How to Train During Your Period

How to Train During Your Period

Cramps, mood swings and bleeding during your menstrual cycle is not only inconvenient, it also makes it difficult to exercise. Research shows that more than two-thirds of female athletes experience negative side effects during and in the days leading to their period –cramps, bloating, headaches and back pain. If you go to The Little Gym a few times a week, then you may find your period affecting your workouts.

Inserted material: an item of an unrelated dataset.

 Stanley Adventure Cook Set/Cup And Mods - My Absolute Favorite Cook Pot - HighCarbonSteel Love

Training During the 3 Menstrual Phases

While the effects vary from one person to another, one thing is certain, exercise is never easy during our menstrual cycle. There are 3 phases of our cycle namely, the follicular phase (occurs between the first day of period and ovulation), ovulation phase (when the egg is released which is halfway through our cycle) and luteal phase (the time between ovulation and the first day of period).

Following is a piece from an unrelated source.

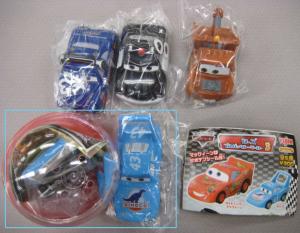 カーズプルバックレーサーカー3/第三R出玉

Each of these 3 phases is fueled by 4 hormones. In the follicular phase, the FHS hormone tells the ovaries to produce egg-containing follicles. These follicles then create the 2nd hormone, estrogen, which in turn recreates the uterine lining. Once there is enough estrogen hormone produced, the 3rd hormone, luteinizing hormone, is produced which then releases the egg. The follicle containing the egg will start to create the 4th hormone, progesterone to prepare the body for pregnancy.

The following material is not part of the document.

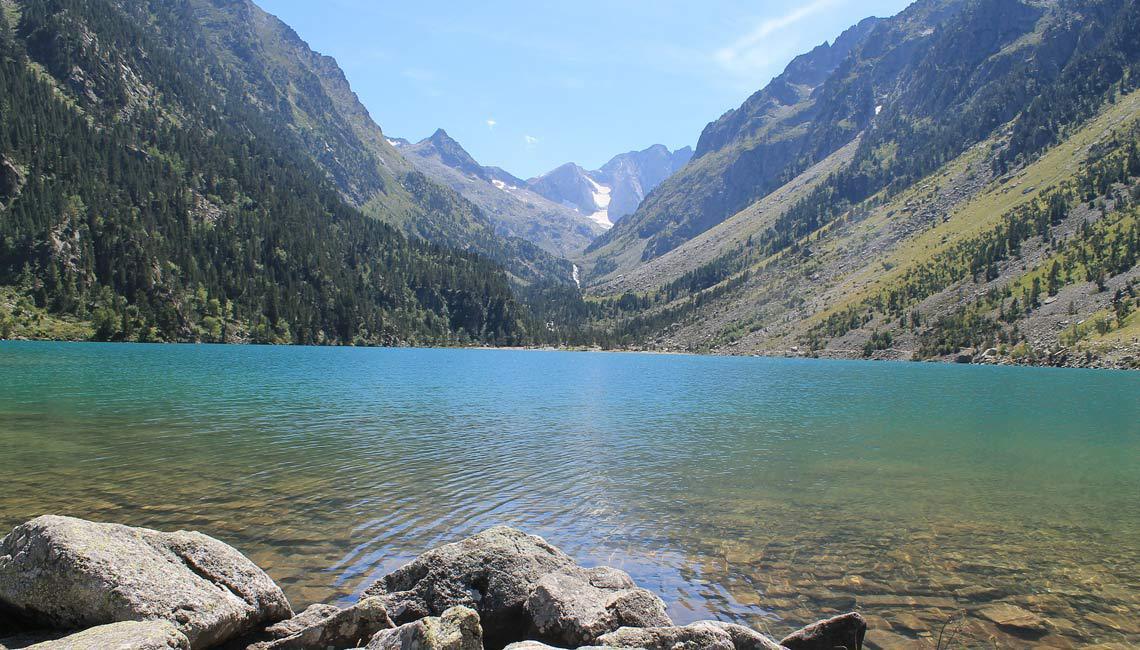 Lago Gaube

Now that we’ve talked about the 3 phases, it’s important to know that your body will respond differently to each one during training. This is why you should perform exercises or physical activity that is best suited for a particular phase.

1. Early follicular phase

Menstrual hormones are low during the start of your menstrual cycle (when you’re having your period). Symptoms like pain, lethargy and inflammation are common during this time. Train in a way that is gentle on the body, and focus more on recovery to avoid stresses which may trigger autoimmune responses. Get sufficient iron and eat meals with anti-inflammatory foods and antioxidants, like green leafy veggies and salmon. Oats and legumes and quality proteins are also helpful.

2. Mid follicular phase

During this time your estrogen level starts to go up. You may feel a bit energetic and for some women this is the best time to train harder and do HIITs and strength training.

3. Ovulation phase

As estrogen levels peak, your training performance will also follow. Right before ovulation, you may feel more motivated and very pumped up, like you can break new training records. Your appetite will also improve.

4. Luteal phase

At this phase your menstrual cycle hormones fluctuate. Energy levels drop and you may feel bloated. Suddenly, your body feels fatigued making it difficult to do high intensity workouts. For some women this is the ideal time to do steady-state training. Choose your workouts depending on how you’re feeling. Don’t force yourself to keep working out harder otherwise you become prone to injury or muscle soreness.

Understand that the shape of your cycle is unique and you need to accept the hormonal shifts. As you get older, menopause is another factor to consider. When periods stop and your hormones get a. bit crazy, it will lead to a whole array of symptoms. But that’s a topic for another day.